Amendments in specific tax rates
- The capital accumulation tax rate is reduced from 0.5% to 0.2% while the transaction duty imposed on the sale of listed shares is set at 1/1000 from 2/1000.
- The reduced VAT rates applicable for transactions or services related to art, coffee, catering, transport of persons, cinema and zoo tickets, public health products, gyms etc. remain in force, while the sale of non-alcoholic beverages is subject to the standard VAT rate.
Simplification of procedures related to special VAT regimes and related clarifications
- Simplifications and clarifications are introduced for special regime liable persons of articles 47A, 47B, 47C, 47D of the Greek VAT code (electronic commerce, services from third countries, etc.) receiving a special VAT number and submitting a single VAT return in Greece as the member state country or the country of consumption.
Measures against illegal distribution of energy products
- Legal entities that distribute wholesale energy products must comply with due diligence measures and control of gas station businesses by maintaining a tax register, a control of operating permits and installation of an input-output data monitoring system, performing chemical analysis of fuel composition as well as cooperating and updating the relevant Greek authorities for any violations observed.
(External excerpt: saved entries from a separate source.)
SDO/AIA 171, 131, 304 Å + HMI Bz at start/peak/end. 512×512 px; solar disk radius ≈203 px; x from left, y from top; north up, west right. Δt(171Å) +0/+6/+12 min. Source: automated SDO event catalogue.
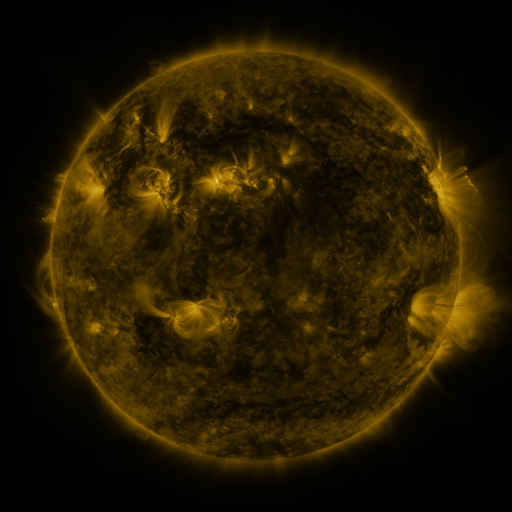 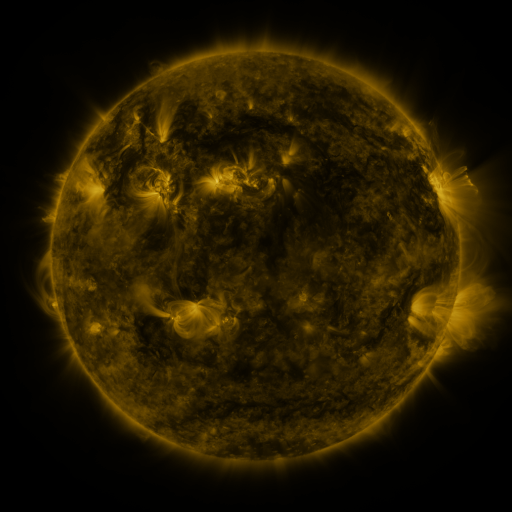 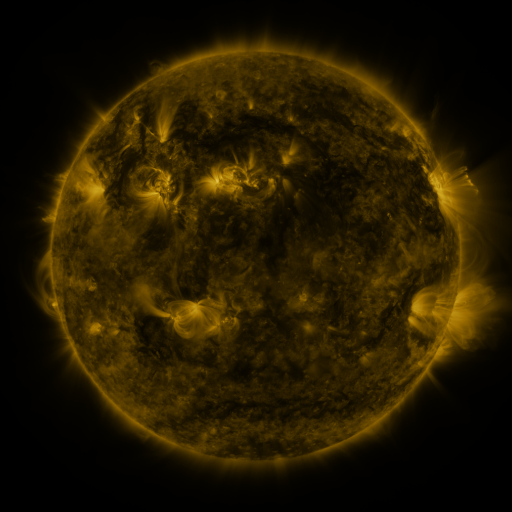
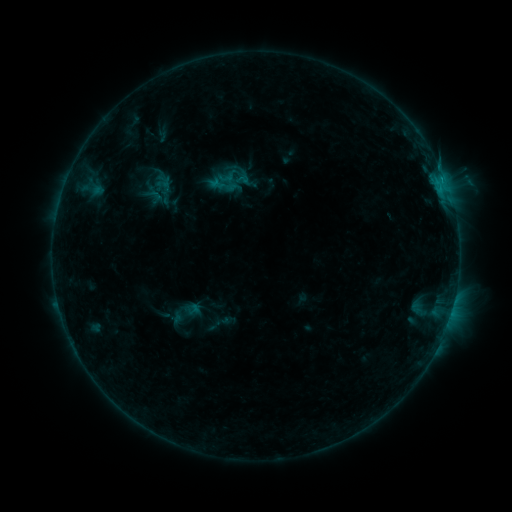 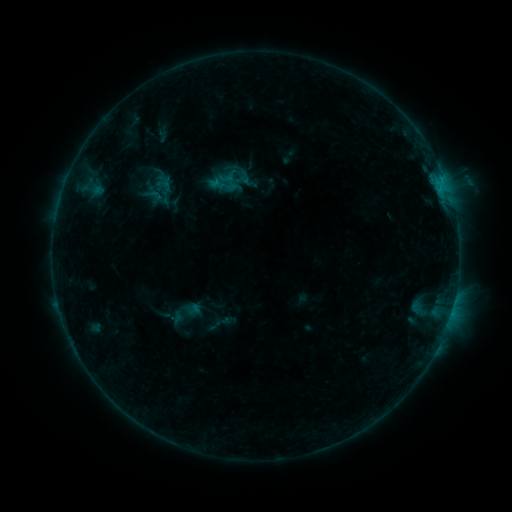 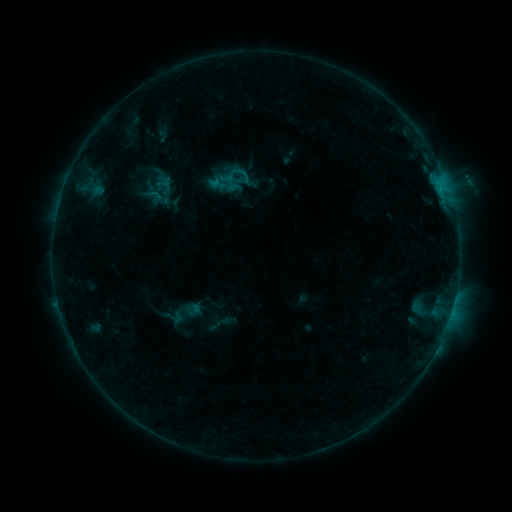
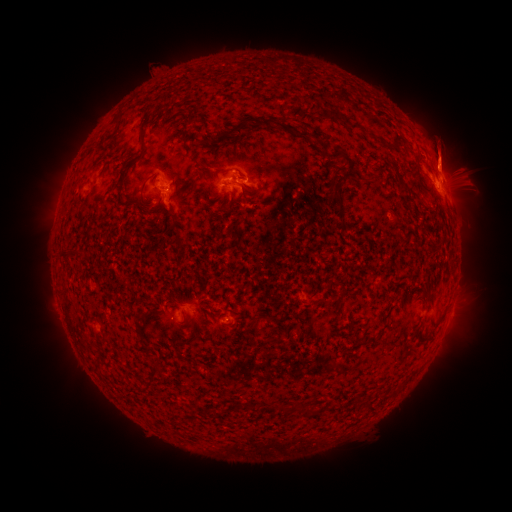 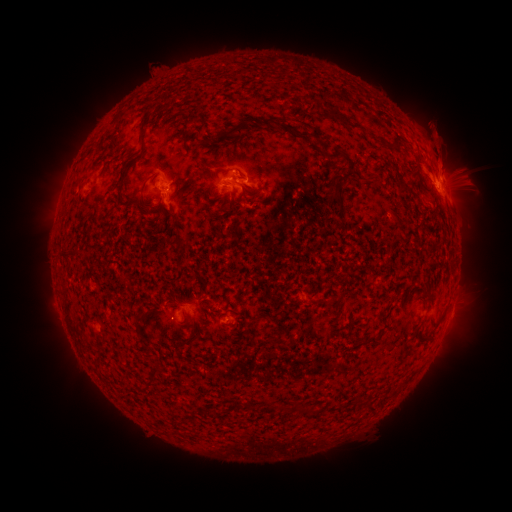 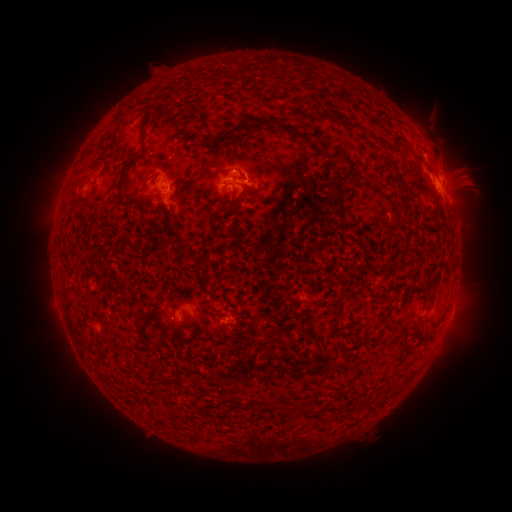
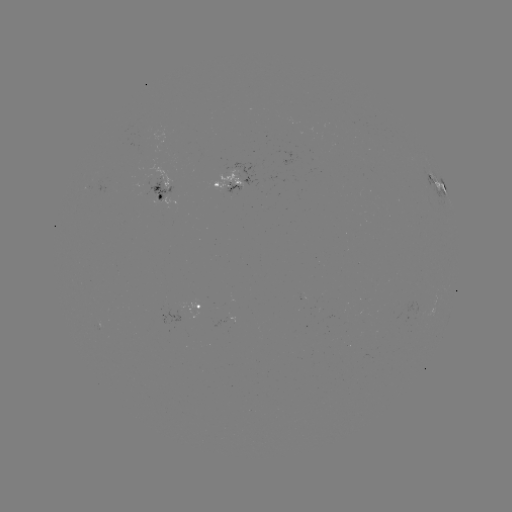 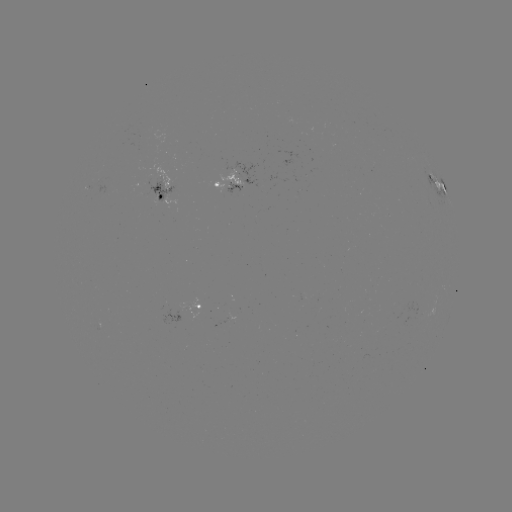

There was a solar eruption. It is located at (439, 138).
Failure to comply with the prescribed measures entails significant sanctions and fines for gas station businesses as well as for legal entities that are obliged to comply with the rules of due diligence as depicted through a detailed reference in the new law.
Violations related to online tax cash registers
- Article 54F of the Greek code of tax procedures is amended by introducing paragraphs related to the possibility of reporting tax violations by formal charge through the scanning application “QR Code Apodixi“. Individuals filling charges are eligible for financial rewards in case an audit is carried out and a related infringement occurs. The reward amounts to ten times the value of the transaction with a maximum of 3,000 euros.
Separate income tax returns for spouses
- Spouses may opt to file separate personal income tax returns through an application submitted by February 28 as emphasized in the new law. Therefore, spouses who need to submit a separate income tax return for the year 2023, should submit a relevant application by February 28, 2024. This act is binding for the specific year.